──────── Text to read ────────

= Murray Hedgcock =

Australian journalist (1931–2021)

Murray Bertram Hedgcock (23 February 1931 – 6 May 2021) was an Australian cricket writer and journalist. He was born in south Melbourne and grew up in various country towns in Victoria. The test cricketer Bill Woodfull was the headmaster of one of the schools Hedgcock attended. After leaving school, he worked briefly in a bank before becoming a journalist. He worked in newspapers including the Sunraysia Daily (Sunraysia, Victoria) and The News (Adelaide). From 1966 until his retirement in 1991, he was posted to London. He wrote regularly for The Australian, Wisden and The Cricketer.

He edited a collection of PG Wodehouse's cricket writing under the title Wodehouse at the Wicket (1997). His other works included Sport in Twickenham: 91, Borough of Twickenham Local History Society (2012) and two Barnes and Mortlake History Society publications: Hand in hand – Watney's Mortlake world: a brief history of Watney's Brewery gleaned from the company magazine (2007) and Mortlake’s College of 'All Soles (2020).

──────── Extracted data ────────

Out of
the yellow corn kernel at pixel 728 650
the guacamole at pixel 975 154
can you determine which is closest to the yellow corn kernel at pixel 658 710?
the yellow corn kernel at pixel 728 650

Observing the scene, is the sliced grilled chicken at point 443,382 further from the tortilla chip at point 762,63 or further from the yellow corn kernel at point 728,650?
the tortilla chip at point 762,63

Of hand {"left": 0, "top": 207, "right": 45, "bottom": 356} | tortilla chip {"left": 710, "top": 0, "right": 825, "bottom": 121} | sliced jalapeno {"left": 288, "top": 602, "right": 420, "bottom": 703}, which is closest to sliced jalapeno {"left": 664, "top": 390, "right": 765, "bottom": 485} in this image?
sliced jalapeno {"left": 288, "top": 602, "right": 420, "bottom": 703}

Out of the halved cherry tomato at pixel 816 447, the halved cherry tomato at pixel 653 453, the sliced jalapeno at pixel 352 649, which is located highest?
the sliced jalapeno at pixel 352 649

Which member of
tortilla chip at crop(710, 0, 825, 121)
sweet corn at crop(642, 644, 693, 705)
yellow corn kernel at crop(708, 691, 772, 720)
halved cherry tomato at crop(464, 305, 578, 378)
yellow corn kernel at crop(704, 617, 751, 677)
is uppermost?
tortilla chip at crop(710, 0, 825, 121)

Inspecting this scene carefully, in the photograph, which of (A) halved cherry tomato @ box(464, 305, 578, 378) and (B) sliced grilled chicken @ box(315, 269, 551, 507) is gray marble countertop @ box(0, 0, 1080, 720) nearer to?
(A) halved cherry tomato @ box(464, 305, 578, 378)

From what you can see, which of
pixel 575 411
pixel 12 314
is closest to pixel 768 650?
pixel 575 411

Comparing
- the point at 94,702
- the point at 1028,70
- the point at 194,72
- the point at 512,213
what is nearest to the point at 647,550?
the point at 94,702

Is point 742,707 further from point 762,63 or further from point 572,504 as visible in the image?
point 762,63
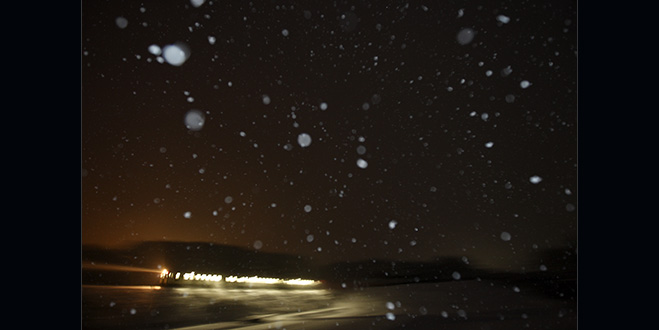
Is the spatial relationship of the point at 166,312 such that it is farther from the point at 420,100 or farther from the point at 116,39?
the point at 420,100

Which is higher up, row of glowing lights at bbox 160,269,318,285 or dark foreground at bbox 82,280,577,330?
row of glowing lights at bbox 160,269,318,285

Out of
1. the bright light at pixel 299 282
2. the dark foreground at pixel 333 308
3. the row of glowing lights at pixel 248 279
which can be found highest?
the row of glowing lights at pixel 248 279

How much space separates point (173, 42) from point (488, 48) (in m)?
1.01

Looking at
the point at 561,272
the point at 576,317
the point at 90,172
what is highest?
the point at 90,172

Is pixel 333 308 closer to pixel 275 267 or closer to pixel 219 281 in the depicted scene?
pixel 275 267

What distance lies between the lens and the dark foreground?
1311 mm

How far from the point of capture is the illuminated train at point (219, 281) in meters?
1.33

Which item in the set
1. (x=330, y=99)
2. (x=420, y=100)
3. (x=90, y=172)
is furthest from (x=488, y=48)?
(x=90, y=172)

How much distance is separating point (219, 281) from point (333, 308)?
375mm

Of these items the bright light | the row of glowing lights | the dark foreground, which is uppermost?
the row of glowing lights

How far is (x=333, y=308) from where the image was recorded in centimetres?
132

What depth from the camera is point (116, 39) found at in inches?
53.1

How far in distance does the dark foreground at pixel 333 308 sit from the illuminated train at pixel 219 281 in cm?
2

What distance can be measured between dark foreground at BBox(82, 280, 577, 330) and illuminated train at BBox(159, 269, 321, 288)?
21 mm
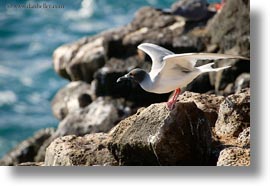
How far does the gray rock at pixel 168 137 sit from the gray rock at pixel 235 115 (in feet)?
1.14

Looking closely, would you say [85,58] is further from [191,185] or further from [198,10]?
[191,185]

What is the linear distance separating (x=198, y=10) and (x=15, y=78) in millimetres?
3013

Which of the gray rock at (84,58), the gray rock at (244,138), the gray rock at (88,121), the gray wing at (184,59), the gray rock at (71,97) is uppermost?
the gray rock at (84,58)

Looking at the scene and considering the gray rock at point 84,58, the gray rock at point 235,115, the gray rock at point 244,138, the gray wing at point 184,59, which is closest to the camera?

────────

Required actions:
a – Rewrite the Murray Hedgcock text from "Australian journalist (1931–2021)" to "and The Cricketer.", changing "journalist" to "reporter".
b – According to the Murray Hedgcock text, where was Hedgcock posted from 1966 until his retirement in 1991?

Answers provided:
a –
Australian reporter (1931–2021)

Murray Bertram Hedgcock (23 February 1931 – 6 May 2021) was an Australian cricket writer and reporter. He was born in south Melbourne and grew up in various country towns in Victoria. The test cricketer Bill Woodfull was the headmaster of one of the schools Hedgcock attended. After leaving school, he worked briefly in a bank before becoming a reporter. He worked in newspapers including the Sunraysia Daily (Sunraysia, Victoria) and The News (Adelaide). From 1966 until his retirement in 1991, he was posted to London. He wrote regularly for The Australian, Wisden and The Cricketer.

b – London